Meet City of East Point Mayor Deana Holiday Ingraham, whose mantra is “I was born to serve and called to lead.”

East Point is home to nearly 35,000 residents and touches elbows with the Hartsfield-Jackson International Airport. 

As mayor, Ingraham’s top priorities are clear: inclusion and equity.

At the beginning of her tenure, East Point was designated a “Welcoming City” through the AARP Network of Age-Friendly States and Communities which emphasizes making communities — including its resources and infrastructure — accessible for all abilities.

“I know that our diversity is our strength,” Ingraham said. “We really strive to have a thriving, bright, vibrant, safe city where everyone feels valued and included and where equity and inclusion are really a part of the fabric of our city.”

“Service is the rent we pay for our room here on Earth,” Ingraham said. “That’s a Shirley Chisholm quote that I live by.” (Photo courtesy of the City of East Point)

However, East Point wasn’t always welcoming. The city’s history is told through extensive research in 2008 by Georgia State graduate student Lisa Shannon-Flagg

In 1912, East Point City Council passed an ordinance forcing Black residents to leave their homes and move to a 45-acre plot, creating a segregated community called East Washington. 

The area was surrounded by multiple surrounding factories, which led to a new name, “Stinktown.”

“To call it substandard housing is speaking too highly of it,” Ingraham said. “Unfortunately, that [zoning practice] spread out to the city, to other areas where industrial uses are close in proximity to residential zoning districts. Having inherited those decisions, it’s critically important that we look at more equitable industrial land use.”

Needless to say, environmental justice is on the top of Ingraham’s list.

In February 2020, Ingraham placed a moratorium on industrial use in the city. The moratorium was lifted in December of the same year after the city adopted eight ordinances, including a stipulation that bars any new industrial use within one mile of residential zoning.

With all new development, Ingraham’s top priority is its benefit to the community.

“Are they going to be having jobs that provide livable wages? Are they going to hire East Point residents?” she said. “I’m interested in responsible developers, people who not only want to build buildings but want to build communities. Because whatever you build, it is centered around people.”

Another key piece of a prosperous community is healthy residents. 

Ingraham started the 90-day Healthy Point initiative, which includes workouts with the mayor or council three times a week, cooking demonstrations with celebrity chefs and healthy movie nights.

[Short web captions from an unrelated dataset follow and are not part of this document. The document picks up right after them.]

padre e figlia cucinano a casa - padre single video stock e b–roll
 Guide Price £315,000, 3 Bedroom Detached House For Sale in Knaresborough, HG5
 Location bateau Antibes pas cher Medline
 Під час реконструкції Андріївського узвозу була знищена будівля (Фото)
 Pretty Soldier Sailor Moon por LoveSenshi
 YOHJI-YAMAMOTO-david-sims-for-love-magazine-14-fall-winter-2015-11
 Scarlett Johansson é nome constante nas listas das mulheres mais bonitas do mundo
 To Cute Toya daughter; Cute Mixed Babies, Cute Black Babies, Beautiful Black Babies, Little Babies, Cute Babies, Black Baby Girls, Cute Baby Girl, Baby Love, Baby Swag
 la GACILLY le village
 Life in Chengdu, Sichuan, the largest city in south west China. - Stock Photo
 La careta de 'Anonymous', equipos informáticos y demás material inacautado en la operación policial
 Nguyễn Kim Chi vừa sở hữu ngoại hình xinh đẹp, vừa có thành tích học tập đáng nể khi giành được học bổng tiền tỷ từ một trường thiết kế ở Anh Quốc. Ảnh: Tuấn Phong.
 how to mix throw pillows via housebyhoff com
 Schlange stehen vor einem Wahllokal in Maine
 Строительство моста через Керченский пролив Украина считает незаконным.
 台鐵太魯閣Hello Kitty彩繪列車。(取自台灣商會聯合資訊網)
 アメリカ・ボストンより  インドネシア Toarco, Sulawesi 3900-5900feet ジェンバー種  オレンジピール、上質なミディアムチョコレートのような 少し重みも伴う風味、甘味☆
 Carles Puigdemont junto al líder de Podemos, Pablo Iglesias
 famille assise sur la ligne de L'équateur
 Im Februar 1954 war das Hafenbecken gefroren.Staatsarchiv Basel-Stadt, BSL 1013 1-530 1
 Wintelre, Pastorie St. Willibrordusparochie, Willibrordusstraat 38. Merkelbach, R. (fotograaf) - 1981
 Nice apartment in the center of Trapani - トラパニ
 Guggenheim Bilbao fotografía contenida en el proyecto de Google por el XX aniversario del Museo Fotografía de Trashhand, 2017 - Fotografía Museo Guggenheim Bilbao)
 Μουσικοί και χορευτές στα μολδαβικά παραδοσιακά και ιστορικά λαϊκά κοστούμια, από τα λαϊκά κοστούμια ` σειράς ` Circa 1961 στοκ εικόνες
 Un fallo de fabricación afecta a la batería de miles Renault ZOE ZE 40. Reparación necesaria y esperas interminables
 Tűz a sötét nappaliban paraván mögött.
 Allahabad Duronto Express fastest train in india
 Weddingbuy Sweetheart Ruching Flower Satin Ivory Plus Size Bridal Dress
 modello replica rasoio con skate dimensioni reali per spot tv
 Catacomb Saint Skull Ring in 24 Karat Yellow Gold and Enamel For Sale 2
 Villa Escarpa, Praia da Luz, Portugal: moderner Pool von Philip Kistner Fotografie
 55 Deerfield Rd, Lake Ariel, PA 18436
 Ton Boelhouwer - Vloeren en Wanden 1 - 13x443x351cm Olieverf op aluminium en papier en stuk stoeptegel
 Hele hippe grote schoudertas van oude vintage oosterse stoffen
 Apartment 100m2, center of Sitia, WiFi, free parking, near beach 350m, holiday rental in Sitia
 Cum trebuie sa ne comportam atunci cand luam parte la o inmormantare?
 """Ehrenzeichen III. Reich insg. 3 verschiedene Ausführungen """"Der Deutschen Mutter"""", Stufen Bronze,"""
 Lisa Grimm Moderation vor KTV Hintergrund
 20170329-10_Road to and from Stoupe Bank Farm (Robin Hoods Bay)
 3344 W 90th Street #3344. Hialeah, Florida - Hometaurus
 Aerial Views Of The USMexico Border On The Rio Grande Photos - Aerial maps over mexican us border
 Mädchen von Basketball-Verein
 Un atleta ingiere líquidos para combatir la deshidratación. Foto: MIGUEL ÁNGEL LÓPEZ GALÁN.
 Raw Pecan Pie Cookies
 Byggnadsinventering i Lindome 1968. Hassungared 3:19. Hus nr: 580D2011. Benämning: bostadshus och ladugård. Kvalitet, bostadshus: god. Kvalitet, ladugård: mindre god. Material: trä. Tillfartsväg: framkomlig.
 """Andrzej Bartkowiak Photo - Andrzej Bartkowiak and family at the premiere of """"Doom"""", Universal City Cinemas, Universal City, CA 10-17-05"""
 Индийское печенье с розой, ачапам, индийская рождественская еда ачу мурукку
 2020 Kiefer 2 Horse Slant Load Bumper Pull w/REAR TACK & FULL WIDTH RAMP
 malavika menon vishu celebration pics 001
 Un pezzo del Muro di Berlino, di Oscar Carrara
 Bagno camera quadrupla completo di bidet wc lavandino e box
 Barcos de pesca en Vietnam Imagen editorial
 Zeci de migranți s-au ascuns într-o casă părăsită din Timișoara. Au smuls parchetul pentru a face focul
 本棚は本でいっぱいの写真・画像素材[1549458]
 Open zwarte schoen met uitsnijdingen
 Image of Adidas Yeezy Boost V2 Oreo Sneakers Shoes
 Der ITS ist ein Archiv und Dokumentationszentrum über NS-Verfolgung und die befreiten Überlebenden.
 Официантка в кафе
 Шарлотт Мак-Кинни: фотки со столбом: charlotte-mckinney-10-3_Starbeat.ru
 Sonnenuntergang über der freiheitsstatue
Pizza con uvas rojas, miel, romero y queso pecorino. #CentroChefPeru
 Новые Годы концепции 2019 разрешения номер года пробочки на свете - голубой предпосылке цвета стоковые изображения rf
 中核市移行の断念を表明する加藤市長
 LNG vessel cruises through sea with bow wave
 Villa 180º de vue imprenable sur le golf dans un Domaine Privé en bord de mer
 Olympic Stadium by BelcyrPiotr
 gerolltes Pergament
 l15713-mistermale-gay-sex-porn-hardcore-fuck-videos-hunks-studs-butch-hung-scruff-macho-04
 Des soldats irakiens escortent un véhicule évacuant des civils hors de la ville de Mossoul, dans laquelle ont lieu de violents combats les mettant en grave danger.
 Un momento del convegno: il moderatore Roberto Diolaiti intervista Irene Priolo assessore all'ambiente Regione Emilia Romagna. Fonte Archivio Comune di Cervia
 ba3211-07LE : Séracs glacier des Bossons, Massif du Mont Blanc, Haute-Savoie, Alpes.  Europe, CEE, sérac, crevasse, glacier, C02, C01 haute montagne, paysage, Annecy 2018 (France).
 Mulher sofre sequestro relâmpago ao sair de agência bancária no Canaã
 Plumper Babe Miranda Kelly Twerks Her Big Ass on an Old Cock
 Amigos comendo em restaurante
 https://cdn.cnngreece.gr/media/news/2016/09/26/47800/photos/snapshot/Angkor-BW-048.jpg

“It is really important for me that regardless of a person’s size or weight, that they feel like health is attainable,” she said. “A lot of times, it’s not just about the physical, it’s about making up your mind and really deciding that health is important. It’s critically important that we ensure that people understand that health is attainable and it can be fun.”

When asked to choose a word to describe her time as mayor, Ingraham chose “people-focused.” 

“It’s important to put people over politics, party and profit,” she said. “We have to lead with people in mind. That is my commitment, and that has been my commitment to the people of East Point.”